Learning from ourstories. Fighting today.

Posted: December 3, 2016 in Fight Back, For your information, for your reflection, We fight on

We found a very good article first alerted by Diana over at Diana’s Little Corner In The Nutmeg State that we want to share with our readers. Many of us have been for quite some time aware of ourstories from that dreadful period of history when Hitler ruled the German state. Trans activist Dallas Denny has written a great piece, The Rise and Fall of the Weimar Transvestites and the Threat to our own Trans Community over at her site Chrysalis.

Dallas has this to say in her article: “We will never know what might have become of Germany’s fledgling transvestite community because the rise of Nationalism Socialism resulted in immediate and violent suppression of Jews, racial minorities, atheists, socialists, communists, intellectuals, perceived political enemies, and, yes, GLBT peoples. Members of the community fled the country, assimilated into the greater community, hid their inclinations from others, or, if male, ended up wearing upside-down pink triangles in work and concentration camps. A vibrant and growing and diverse community of  artists, intellectuals, liberals, and LGBT people was swiftly and forcefully eradicated. It would be decades before trans people in Germany again began to speak out and organize.”

 

1933 Election Campaign: Hitler’s Election Posters Cover the Front of “Eldorado,” a Berlin Transvestite Bar Closed by the Police (Early March 1933)

In the 1920s, Berlin had become famous for its liberal, bohemian atmosphere and its sexual permissiveness – just two of the many reasons why so many artists had been drawn to the city in those days. But “public morality” changed very quickly under Hitler. In March 1933, Berlin’s legendary transvestite bar “Eldorado” was closed by decree of the city’s chief of police. In the photograph below, the windows of the famous Kalckreuthstraße bar have been covered over by swastikas and NSDAP election posters: “Vote for Hitler – List 1.” Shortly thereafter, many other bars known as meeting places for gay men and lesbians were closed in response to “moral complaints.” In 1935, Article 175 of the Reich Criminal Code (which criminalized homosexuality) was tightened, and homosexual acts became subject to more severe forms of punishment. Many of the 50,000 homosexuals sentenced under Article 175 wound up in prison or concentration camps.” (1)
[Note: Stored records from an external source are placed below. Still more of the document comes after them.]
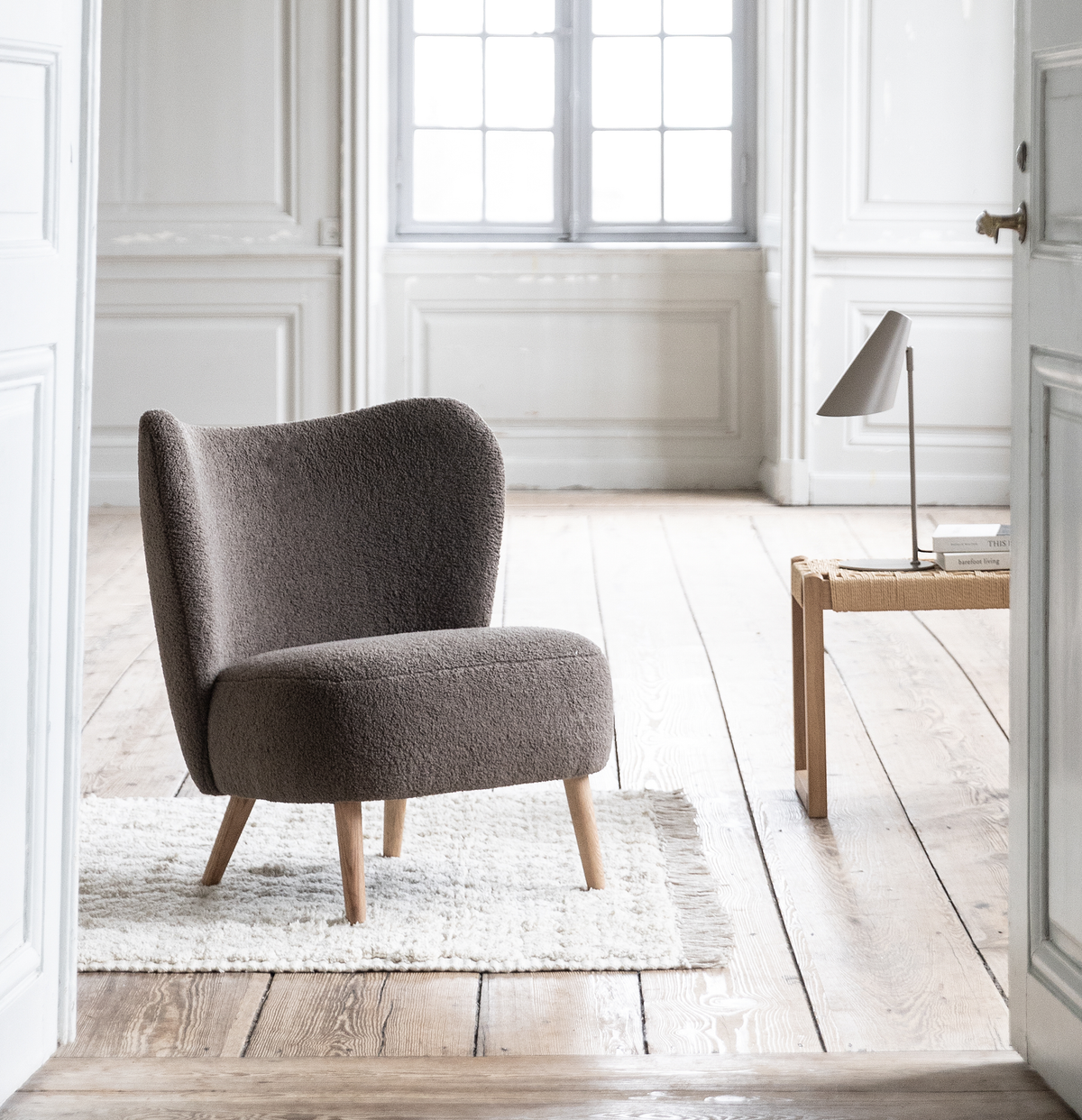 Lyst interiør med en grå bouclé-loungestol på et hvidt ryetæppe, trægulv og et lille træbord med en minimalistisk bordlampe ved siden af et vindue.
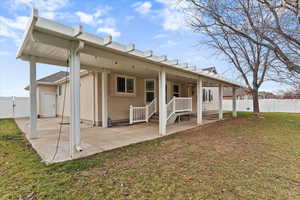 Rear view of house featuring a fenced backyard, a patio area, and a gate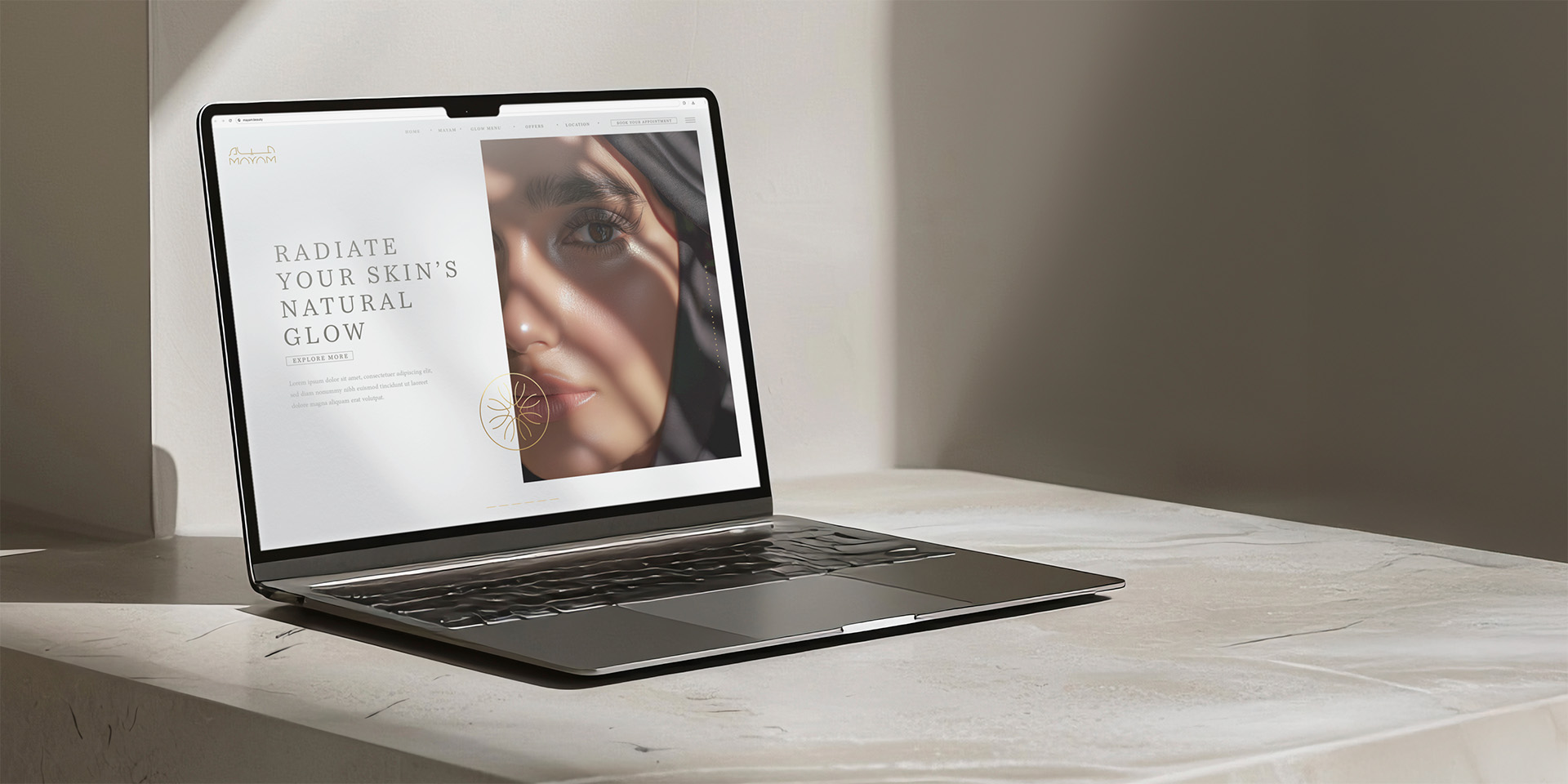 A laptop on a stone surface displays a skincare website with a close-up photo of a woman's face and the text "Radiate Your Skin's Natural Glow.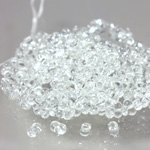 Preciosa Czech Glass Seed Bead - Farfalle 02x4MM CRYSTAL 00050 Strung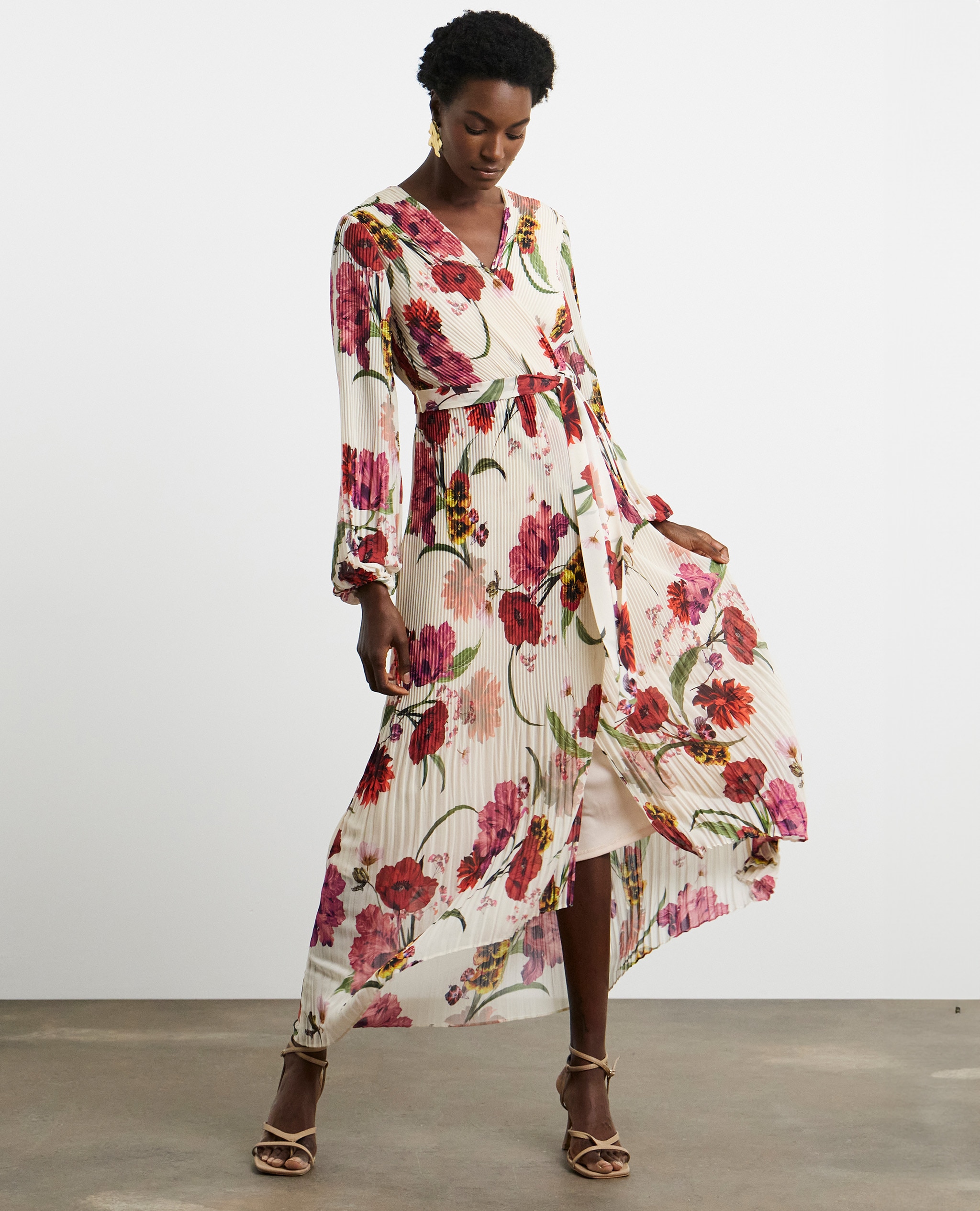 Model wearing a patterned maxi wrap dress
We know from our LGBT scholars that In late February 1933, the Nazi Party launched its purge of homosexual (gay, lesbian, and bisexual and Transvestites; then known as homophile clubs in Berlin, outlawed sex publications, and banned organized LGBT groups. As a consequence, many fled Germany. (always those who could get out but from the numbers of people killed many did not) We know that on May 10, 1933 the library of the Institute of Sex Research was burned in the street and the Institute’s extensive lists of names and addresses of Homosexuals were seized. Between 1933 and 1945 an estimated 100,000  men wee arrested as homosexuals and that the death rate in the concentrations was as high as 60%. We know that our people not only suffered persecution from the German soldiers but also from other prisoners and many were beaten to death. (form those unified fronts folks) Our people were used for target practice and given some of the most grueling and dangerous work assignments. This was the policy of extermination through work. (2)

The burning of the library of the Institute for Sexual Research, May 10th 1933.

“Where they burn books, they ultimately will burn people.” ..Hans M. Wuerth

Notes

(1) Image Building of the Nazi regime.

(2) One of the best accounts of this period comes to us from a gay scholar and survivor Richard Plant in his book, The Pink Triangle: The Nazi War Against Homosexuals published in 1986.  If you haven’t read this work a preview of the book can be found HERE. 

Furbirdsqueerly note:

We know that many people are being targeted by the new regime that is to take center stage in Washington DC. We must as a people not make the same mistakes as in the past. We can not go this alone. We must remember the call out from back in the day, We are here there and everywhere and then remind ourselves that all issues are our issues. We can not afford to be a one issue people but must unite with others who are on the end of this new regime. I am now nearing 70 and will say to anyone that I have never seen it so bad. Not the days of Nixon, Reagan, Bush or any of those terrible enemies of our people. But one thing is certain we survived. We must as a people summon all of our queer creativity, we must bring to the table of resistance our gifts to share and we must fight back. One thing that Compton’s Cafeteria, Stonewall and other battles taught us is that when we are under attack we must fight back. Let us not be persuaded by the GAY INC but rise up as a people and accept nothing less than total liberation of all peoples.

Lately I have been quite upset when day after day appearing in my mail box have been appeals and writings about all of the groups who are under attack in amerikkka. Many of these writers are forgetting to include our communities the Lesbian, Gay, Bisexual, Transgender and Queer communities. We can not let them do this. We are in this struggle as much as anyone else, no one should be left behind omitted, denied or erased. Only by standing together and speaking out as one will we survive.